Find "As made clear" in the records that follow; print that line and each subsequent line through the last one, verbatim and with nothing added.

(Items)
┌──

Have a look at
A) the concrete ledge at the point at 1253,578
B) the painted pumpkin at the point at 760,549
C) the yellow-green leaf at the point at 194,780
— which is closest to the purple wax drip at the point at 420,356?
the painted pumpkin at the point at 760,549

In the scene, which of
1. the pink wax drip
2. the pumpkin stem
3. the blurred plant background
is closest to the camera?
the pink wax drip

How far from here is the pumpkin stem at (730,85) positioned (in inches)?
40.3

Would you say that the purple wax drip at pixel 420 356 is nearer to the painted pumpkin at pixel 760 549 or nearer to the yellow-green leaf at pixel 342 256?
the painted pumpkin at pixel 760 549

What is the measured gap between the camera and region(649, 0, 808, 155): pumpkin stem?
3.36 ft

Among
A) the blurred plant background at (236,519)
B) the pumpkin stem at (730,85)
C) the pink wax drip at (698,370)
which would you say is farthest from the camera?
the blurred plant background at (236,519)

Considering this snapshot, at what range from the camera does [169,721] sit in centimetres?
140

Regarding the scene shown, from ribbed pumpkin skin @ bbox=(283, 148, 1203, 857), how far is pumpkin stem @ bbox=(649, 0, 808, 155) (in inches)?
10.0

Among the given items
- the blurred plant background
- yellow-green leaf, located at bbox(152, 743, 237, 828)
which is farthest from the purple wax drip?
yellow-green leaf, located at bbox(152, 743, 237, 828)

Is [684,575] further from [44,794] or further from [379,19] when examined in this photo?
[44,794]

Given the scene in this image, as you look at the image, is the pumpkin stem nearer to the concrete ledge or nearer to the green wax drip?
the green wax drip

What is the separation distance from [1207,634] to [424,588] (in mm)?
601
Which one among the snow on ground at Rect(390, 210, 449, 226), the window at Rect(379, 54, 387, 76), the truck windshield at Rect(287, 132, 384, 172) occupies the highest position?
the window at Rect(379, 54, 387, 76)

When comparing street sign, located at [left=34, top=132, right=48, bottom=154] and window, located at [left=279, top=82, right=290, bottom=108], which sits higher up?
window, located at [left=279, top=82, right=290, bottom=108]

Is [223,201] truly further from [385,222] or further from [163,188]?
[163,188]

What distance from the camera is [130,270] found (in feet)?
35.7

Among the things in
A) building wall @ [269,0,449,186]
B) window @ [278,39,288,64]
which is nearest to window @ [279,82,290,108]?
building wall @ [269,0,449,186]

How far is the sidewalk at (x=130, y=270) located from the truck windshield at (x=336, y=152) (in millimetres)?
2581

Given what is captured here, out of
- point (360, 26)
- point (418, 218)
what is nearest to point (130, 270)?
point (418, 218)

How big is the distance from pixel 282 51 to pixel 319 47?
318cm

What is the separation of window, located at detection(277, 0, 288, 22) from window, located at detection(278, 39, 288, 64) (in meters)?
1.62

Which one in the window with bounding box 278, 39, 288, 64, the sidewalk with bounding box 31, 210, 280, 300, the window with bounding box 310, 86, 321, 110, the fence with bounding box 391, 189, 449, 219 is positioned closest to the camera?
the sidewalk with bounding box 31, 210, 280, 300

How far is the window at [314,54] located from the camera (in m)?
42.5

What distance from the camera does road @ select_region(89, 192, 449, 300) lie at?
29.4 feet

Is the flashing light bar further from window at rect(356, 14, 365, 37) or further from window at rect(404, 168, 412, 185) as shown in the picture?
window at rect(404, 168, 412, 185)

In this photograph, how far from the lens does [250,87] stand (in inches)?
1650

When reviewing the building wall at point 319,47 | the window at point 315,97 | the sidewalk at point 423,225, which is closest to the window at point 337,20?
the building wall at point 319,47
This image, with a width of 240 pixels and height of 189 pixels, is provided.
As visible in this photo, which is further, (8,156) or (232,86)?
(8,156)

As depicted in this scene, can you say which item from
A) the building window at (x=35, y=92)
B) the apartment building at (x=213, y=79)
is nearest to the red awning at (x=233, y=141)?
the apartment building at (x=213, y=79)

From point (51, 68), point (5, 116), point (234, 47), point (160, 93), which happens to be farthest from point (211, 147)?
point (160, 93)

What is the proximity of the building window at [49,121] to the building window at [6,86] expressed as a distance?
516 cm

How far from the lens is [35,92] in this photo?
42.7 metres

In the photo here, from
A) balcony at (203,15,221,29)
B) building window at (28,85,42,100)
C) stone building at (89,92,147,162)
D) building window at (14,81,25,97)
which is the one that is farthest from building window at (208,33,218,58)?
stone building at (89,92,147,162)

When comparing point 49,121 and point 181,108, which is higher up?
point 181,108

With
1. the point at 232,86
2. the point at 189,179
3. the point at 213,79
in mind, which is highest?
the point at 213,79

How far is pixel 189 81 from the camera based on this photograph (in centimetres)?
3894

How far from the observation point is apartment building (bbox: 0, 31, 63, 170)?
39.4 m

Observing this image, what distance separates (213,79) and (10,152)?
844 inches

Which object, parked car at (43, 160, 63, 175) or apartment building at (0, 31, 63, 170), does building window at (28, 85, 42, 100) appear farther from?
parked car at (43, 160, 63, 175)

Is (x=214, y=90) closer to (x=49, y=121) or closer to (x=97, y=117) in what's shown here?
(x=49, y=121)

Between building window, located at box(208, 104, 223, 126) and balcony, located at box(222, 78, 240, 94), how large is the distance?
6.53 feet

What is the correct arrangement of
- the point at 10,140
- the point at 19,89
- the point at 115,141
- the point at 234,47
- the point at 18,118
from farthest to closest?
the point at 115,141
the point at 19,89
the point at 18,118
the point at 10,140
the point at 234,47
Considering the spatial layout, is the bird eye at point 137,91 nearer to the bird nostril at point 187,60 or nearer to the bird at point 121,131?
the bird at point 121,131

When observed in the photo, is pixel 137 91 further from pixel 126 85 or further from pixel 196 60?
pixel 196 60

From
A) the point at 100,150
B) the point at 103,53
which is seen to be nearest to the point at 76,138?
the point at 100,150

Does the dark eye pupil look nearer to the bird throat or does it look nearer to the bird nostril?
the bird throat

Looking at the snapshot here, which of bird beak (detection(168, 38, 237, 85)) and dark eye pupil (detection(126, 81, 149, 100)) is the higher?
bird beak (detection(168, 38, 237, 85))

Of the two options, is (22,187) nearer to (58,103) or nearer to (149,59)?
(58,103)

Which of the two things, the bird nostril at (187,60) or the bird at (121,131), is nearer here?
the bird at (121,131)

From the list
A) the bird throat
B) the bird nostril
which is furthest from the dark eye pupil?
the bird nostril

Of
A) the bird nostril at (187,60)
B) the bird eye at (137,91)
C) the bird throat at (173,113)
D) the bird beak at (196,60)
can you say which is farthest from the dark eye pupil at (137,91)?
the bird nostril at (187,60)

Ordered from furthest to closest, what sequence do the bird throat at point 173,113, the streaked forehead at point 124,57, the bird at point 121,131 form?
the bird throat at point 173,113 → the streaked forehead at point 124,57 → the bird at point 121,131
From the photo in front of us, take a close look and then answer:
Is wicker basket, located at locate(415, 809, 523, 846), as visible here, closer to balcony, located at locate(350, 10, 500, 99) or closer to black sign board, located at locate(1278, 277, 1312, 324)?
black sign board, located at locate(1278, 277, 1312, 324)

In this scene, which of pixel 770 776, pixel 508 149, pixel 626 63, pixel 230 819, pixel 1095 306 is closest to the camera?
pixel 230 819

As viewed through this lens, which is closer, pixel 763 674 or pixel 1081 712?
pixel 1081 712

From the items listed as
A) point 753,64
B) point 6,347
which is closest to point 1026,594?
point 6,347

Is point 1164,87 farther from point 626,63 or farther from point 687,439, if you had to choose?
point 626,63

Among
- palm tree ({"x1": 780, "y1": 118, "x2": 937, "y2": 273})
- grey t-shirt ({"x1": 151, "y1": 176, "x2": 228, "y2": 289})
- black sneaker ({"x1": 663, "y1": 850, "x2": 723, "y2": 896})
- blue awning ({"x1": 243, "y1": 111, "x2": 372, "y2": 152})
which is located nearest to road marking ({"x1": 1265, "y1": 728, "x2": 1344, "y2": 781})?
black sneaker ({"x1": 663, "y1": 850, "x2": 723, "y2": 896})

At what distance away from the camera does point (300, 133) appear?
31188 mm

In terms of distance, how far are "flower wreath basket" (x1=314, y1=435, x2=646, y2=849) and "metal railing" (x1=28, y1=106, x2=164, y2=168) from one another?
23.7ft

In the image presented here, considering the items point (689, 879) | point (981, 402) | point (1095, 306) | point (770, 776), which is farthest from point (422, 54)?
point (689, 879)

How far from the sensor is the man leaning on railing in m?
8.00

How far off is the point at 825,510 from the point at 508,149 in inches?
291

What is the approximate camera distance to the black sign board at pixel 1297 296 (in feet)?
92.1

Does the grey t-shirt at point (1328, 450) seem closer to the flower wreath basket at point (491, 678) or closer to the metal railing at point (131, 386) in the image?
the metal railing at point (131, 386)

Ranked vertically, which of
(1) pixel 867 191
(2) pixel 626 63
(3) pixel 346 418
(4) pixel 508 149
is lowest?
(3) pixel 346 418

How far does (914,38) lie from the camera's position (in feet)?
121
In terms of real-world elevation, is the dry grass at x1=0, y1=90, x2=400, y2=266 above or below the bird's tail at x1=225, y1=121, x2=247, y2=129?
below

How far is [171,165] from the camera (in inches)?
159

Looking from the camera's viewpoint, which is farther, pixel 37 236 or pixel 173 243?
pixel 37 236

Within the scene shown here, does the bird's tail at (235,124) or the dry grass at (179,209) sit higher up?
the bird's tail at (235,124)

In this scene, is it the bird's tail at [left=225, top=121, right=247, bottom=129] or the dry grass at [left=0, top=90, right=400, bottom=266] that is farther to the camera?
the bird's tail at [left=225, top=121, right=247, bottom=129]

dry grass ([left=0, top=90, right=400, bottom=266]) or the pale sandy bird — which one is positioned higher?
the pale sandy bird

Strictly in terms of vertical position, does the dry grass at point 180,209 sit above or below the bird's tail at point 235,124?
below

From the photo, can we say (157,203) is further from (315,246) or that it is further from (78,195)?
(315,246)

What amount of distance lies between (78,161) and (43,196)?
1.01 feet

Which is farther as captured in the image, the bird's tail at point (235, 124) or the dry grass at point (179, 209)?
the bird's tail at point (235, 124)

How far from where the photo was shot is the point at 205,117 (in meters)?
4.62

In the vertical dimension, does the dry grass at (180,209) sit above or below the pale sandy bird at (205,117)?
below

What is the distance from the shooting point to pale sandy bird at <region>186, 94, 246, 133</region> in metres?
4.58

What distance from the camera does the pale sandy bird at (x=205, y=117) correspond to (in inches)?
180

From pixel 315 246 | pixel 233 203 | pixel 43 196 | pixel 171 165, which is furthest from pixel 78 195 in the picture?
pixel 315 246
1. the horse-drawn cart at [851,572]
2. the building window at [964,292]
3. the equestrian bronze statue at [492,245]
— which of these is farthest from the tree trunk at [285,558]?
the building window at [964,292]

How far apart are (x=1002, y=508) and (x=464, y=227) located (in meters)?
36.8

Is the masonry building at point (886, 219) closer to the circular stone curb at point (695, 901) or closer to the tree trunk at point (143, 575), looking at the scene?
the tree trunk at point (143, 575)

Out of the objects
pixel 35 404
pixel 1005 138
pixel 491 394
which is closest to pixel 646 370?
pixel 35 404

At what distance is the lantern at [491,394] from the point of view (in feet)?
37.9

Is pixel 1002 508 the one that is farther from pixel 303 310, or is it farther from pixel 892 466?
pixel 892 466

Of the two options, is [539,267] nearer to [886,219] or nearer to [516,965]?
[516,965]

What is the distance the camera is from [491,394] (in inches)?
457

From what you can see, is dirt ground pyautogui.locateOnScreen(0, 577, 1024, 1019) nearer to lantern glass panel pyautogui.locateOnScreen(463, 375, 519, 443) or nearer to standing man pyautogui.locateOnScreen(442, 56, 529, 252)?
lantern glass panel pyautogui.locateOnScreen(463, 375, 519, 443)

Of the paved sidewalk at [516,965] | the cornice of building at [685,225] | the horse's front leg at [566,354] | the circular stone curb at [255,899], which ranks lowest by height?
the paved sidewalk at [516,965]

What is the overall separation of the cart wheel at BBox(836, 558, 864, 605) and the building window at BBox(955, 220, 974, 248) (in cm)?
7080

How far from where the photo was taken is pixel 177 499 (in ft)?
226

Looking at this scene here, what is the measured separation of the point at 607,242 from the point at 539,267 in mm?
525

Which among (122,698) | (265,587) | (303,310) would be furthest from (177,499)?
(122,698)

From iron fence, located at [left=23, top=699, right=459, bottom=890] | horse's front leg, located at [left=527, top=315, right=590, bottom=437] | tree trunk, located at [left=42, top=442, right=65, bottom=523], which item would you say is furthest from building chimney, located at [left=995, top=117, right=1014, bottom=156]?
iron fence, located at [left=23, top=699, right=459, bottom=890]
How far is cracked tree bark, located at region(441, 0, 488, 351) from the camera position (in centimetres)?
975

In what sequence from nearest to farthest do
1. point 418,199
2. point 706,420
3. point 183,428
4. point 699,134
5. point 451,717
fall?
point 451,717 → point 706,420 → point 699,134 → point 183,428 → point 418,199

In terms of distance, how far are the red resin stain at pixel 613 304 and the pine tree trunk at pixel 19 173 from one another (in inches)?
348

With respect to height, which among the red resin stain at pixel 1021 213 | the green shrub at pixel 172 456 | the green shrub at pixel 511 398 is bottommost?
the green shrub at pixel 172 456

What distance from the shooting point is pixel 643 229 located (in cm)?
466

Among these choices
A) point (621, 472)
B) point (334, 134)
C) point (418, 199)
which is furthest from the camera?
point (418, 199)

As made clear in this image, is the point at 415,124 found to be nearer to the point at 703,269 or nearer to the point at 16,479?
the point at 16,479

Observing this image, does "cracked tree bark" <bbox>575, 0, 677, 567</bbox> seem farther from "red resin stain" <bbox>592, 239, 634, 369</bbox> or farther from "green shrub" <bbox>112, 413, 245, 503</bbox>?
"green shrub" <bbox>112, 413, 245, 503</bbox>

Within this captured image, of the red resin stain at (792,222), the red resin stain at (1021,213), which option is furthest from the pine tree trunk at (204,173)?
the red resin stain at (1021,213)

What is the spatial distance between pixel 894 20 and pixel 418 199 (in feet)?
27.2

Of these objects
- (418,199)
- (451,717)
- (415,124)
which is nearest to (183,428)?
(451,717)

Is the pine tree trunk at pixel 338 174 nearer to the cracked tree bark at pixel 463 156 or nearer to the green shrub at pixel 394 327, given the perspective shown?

└──

(Answer to this problem)
As made clear in this image, is the point at 415,124 found to be nearer to the point at 703,269 or nearer to the point at 16,479?
the point at 16,479

Observing this image, does "cracked tree bark" <bbox>575, 0, 677, 567</bbox> seem farther from "red resin stain" <bbox>592, 239, 634, 369</bbox> or farther from "green shrub" <bbox>112, 413, 245, 503</bbox>?
"green shrub" <bbox>112, 413, 245, 503</bbox>

Within this captured image, of the red resin stain at (792,222), the red resin stain at (1021,213), which option is furthest from the pine tree trunk at (204,173)?
the red resin stain at (1021,213)

What is the spatial distance between pixel 894 20 and pixel 418 199 (in feet)?
27.2

Of these objects
- (418,199)
- (451,717)
- (415,124)
which is nearest to (183,428)?
(451,717)

Is the pine tree trunk at pixel 338 174 nearer to the cracked tree bark at pixel 463 156 or nearer to the green shrub at pixel 394 327, given the perspective shown?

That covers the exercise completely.